A new strain of malware was found by security researchers that targets the macOS users. The malware which has been named as Tarmac (OSX/Tarmac) was distributed to macOS users via online malvertising campaigns.
These malicious ads insert malicious codes inside a Mac user’s browser to redirect the victim to sites showing popups suggesting software updates, usually for Adobe’s Flash Player.
Those victims who fell for this and downloaded the Flash Player update would end up with installing a pair of malware on their systems — first the OSX/Shlayer malware, and then OSX/Tarmac, launched by the first.
According to Taha Karim, a security researcher at Confiant, this malvertising campaign distributing the Shlayer and Tarmac combo started in January this year.
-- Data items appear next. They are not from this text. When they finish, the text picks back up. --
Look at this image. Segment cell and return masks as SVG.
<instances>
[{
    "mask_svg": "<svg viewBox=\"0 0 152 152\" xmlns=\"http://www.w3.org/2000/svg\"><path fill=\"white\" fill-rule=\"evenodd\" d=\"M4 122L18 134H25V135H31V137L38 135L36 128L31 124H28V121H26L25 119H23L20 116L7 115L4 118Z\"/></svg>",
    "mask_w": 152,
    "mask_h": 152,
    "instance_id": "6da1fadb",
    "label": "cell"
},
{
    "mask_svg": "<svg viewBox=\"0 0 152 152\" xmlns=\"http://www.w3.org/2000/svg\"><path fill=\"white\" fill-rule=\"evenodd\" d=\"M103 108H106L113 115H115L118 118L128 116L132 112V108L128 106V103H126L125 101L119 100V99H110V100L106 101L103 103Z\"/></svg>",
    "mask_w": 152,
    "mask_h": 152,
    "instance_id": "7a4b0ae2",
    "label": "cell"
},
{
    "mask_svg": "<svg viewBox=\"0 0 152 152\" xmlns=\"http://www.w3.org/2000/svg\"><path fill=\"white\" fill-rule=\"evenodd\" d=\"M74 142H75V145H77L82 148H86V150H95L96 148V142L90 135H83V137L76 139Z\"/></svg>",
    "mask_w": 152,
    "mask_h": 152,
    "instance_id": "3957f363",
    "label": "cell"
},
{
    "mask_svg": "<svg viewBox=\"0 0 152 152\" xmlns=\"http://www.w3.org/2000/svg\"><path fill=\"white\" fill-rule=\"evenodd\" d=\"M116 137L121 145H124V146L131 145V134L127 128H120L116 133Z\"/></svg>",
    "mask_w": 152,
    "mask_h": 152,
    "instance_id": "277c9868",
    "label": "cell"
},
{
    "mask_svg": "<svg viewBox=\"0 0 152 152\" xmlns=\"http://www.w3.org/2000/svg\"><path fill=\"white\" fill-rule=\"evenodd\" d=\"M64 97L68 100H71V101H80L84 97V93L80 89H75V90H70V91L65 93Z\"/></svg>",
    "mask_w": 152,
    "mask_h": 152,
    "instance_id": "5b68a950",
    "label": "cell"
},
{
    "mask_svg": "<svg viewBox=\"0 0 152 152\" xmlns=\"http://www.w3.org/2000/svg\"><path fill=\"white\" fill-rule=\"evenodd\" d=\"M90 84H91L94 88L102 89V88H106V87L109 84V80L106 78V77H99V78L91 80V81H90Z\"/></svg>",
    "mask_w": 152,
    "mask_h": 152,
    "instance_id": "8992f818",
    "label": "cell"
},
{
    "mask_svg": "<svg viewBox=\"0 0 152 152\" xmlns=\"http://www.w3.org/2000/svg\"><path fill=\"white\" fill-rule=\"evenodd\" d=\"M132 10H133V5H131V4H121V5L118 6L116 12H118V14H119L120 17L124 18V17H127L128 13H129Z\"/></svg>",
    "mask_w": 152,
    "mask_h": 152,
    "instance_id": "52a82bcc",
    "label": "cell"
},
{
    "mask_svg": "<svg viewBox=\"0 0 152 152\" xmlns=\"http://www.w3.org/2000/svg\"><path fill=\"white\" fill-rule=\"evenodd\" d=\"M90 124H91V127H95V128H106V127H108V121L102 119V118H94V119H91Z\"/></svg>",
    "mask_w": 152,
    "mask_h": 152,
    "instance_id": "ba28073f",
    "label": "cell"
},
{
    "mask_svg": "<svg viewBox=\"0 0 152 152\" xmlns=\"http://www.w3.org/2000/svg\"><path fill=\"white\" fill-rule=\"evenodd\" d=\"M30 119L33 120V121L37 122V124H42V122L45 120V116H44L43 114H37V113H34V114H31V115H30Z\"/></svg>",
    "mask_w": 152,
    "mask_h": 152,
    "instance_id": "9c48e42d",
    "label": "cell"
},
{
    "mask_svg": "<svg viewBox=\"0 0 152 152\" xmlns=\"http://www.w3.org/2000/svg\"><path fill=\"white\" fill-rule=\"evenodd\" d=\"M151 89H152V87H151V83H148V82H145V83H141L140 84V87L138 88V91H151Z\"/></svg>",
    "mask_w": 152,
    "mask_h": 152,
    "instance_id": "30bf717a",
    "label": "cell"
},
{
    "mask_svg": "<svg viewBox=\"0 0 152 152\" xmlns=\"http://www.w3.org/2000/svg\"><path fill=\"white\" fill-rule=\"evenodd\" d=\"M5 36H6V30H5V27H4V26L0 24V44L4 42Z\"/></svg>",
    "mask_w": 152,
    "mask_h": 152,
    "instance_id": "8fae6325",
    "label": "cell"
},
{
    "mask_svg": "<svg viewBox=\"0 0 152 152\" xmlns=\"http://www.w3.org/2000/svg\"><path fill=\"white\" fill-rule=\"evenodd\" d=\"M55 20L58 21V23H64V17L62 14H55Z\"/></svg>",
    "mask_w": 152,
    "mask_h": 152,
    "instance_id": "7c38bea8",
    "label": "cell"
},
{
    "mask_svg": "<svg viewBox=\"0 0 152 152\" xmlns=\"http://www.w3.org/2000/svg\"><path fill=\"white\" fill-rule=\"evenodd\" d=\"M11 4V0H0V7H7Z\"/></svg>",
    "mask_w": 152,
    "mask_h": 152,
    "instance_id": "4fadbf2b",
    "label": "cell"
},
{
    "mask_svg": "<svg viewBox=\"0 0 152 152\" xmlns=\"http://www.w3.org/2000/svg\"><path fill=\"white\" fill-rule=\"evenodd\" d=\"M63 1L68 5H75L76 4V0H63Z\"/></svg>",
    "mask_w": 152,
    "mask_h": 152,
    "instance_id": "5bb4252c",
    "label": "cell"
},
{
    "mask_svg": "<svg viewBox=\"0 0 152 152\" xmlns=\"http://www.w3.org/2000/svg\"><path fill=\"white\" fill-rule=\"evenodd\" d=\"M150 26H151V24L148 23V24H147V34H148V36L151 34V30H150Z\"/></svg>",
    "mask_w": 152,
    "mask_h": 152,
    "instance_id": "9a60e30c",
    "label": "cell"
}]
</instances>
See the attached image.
They also published a report about campaign during that time but they only found the Shlayer malware, but not Tarmac.
Later in a follow-up report published two weeks ago, Confiant worked deeper on the malvertising campaign and its payloads. That was how Karim found Tarmac but the Tarmac versions identified were relatively old. The malware’s original command and control servers had been shut down or moved to a new location. This made it difficult for the researcher to get full insight into how Tarmac operated.
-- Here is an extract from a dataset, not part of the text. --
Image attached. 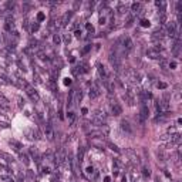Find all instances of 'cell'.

It is known that after Shlayer downloads and installs Tarmac on infected hosts, Tarmac gathers details about a victim’s hardware setup and sends this info to its command and control server.
At this point, Tarmac would wait for new commands. As these servers were not available, Karim wasn’t able to determine the full scope behind Tarmac.
Usually most second-stage malware strains are very powerful having many intruding features. However, for the time being, the purpose and full featuresof the malware remains a mystery.
According to Karim, the malvertising campaign that distributed the Shlayer and Tarmac combo was geo-targeted at users located in the US, Italy, and Japan.
The US and Japan are regular targets for malvertising and malware campaigns but Italy is an odd choice.
Since Tarmac payloads come signed by legitimate Apple developer certificates, features like Gatekeeper and XProtect won’t stop its installation or show any errors.